Вот уж в этом-то ты можешь быть уверен! Только что же теперь делать? Господи, ну почему Бена нет в городе! Джилл вернулась к своему столу и притворилась, что изучает бумаги. Затем она вспомнила про злополучную кровать и позвонила на склад, а еще чуть позднее услала свою напарницу к тому самому пациенту, которому требовалась кровать с электроприводом, и попыталась собраться с мыслями.
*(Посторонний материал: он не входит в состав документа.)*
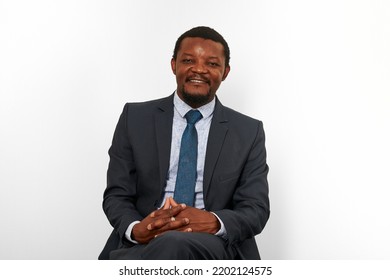 Smiling African American Black Man In Business Suit Sitting On Chair Isolated White Background. Happy Black Executive Businessman, Chief Executive Officer Satisfied Successful Interview With Applicant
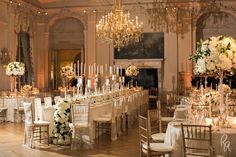 an elegant wedding setup with white flowers, candles and chandeliers in the ballroom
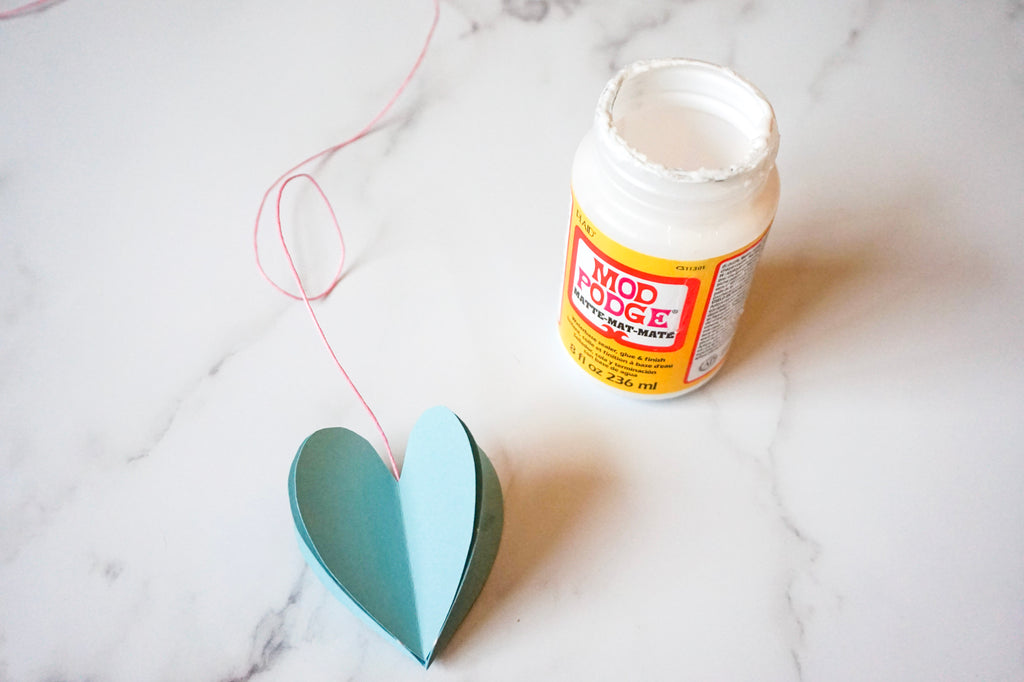 Make a heart-themed mobile from leftover children's wallpaper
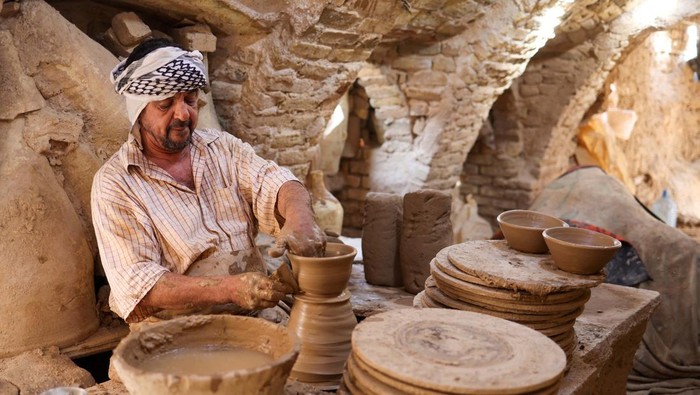 An Iraqi worker makes clay pots at a workshop in the holy city of Najaf, Iraq, September 9, 2024. REUTERS/Alaa Al-Marjani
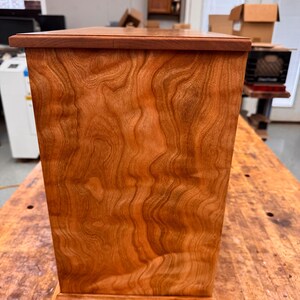 May include: A handcrafted wooden box with a rich, reddish-brown finish. The box features a rectangular shape with a slightly tapered design and a decorative base. The wood grain is prominent, adding to the natural aesthetic. The box is likely used for storage or display.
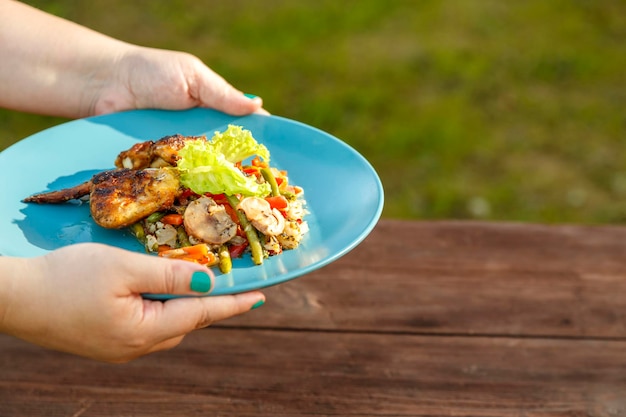 Las manos femeninas ponen sobre la mesa de la calle un plato con pollo y verduras junto a un plato con pollo a la parrilla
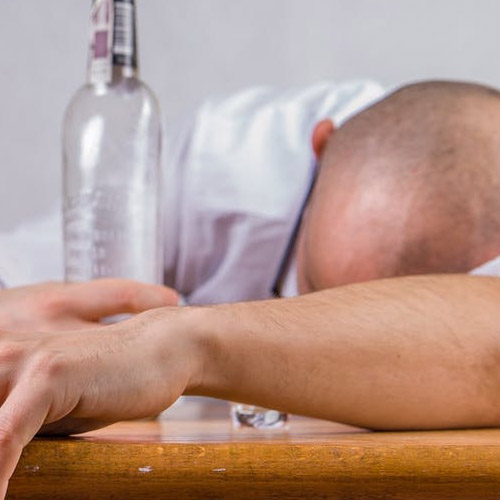 A person face down on a table with a bottle in their hand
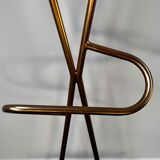 Coat rack on golden stand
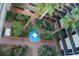 Lush courtyard with fountain and tropical plants at 2699 Seville Blvd # 605, Clearwater, FL 33764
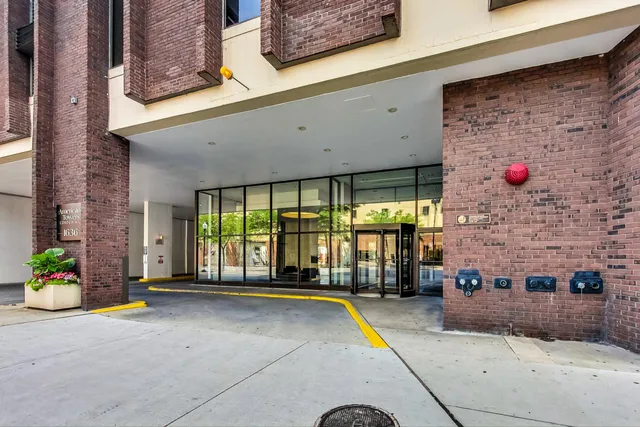 a front view of a building with a garden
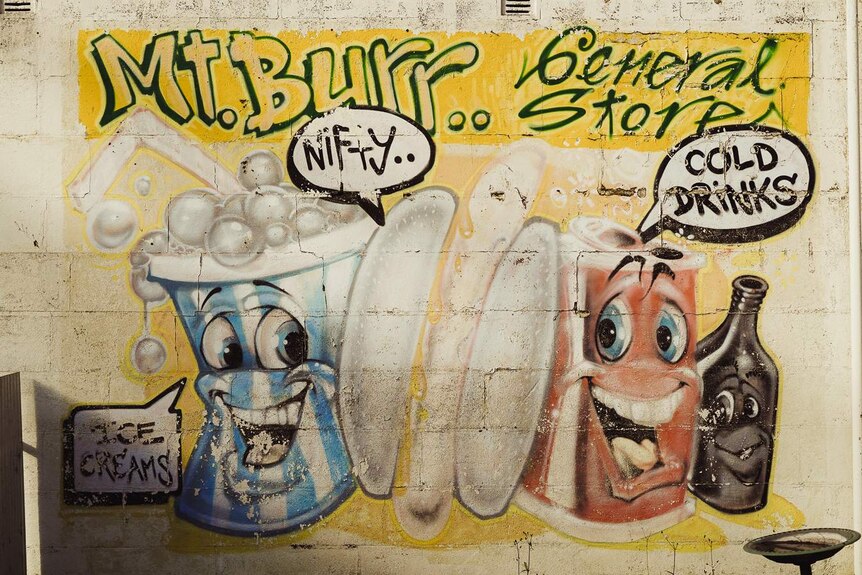 A mural with the words 'Mt Burr General Store' painted in green and yellow with two cartoon smiling soda cans below it.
Так где же все-таки Бен? Будь он в досягаемости, можно было бы отлучиться на пару минут, позвонить и переложить все тревоги и беспокойства на его широкие плечи. Но только Бен этот чертов шляется невесть где и – фактически – сам свалил на нее неприятную эту историю.
Шляется? Сомнение, которое Джилл изо всех сил старалась загнать куда-нибудь поглубже, в подсознание, все-таки вырвалось на поверхность. Бен не уехал бы из города, не сообщив ей, чем кончилась попытка увидеть Человека с Марса. Участница заговора, она имела полное право узнать – Бен всегда играл честно.
Джилл вспомнила его слова по дороге из Хагерстауна: «Если что-нибудь пойдет не так, ты будешь моим запасным козырем… так что, лапуля, если я вдруг исчезну – все в твоих руках, действуй сама».
Тогда она почти не обратила на это внимания – просто не поверила, что с Беном может что-нибудь случиться. А вот теперь – задумалась, продолжая машинально выполнять свою работу. В жизни каждого человека наступает момент, когда ему – или ей – нужно решать, поставить или нет на кон «жизнь, состояние и незапятнанную честь», не имея никакой уверенности в благополучном исходе. Те, кто уклоняется от этого выбора, – как малые дети, которые никогда не повзрослеют. В тот самый день – а если уж точнее, то в три часа сорок семь минут пополудни того самого дня – Джилл Бордман почти без колебаний приняла вызов судьбы, одновременно объясняя посетителю, что с собаками к больным нельзя ни в коем случае, даже если и удалось пробраться мимо дежурной в вестибюле. И даже если о свидании с любимым псом просит сам пациент.
Джилл ушла, и Человек с Марса снова сел в кресло. Он больше не читал книгу, а просто ждал, ждал «терпеливо» – выражение, не совсем подходящее, но в человеческих языках отсутствуют слова, которыми можно было бы описать отношение марсиан к жизни. Он сидел совершенно неподвижно, в тихой радости – ведь брат обещал вернуться. Он был готов ждать – вот так, ничего не делая, без единого движения – целые годы.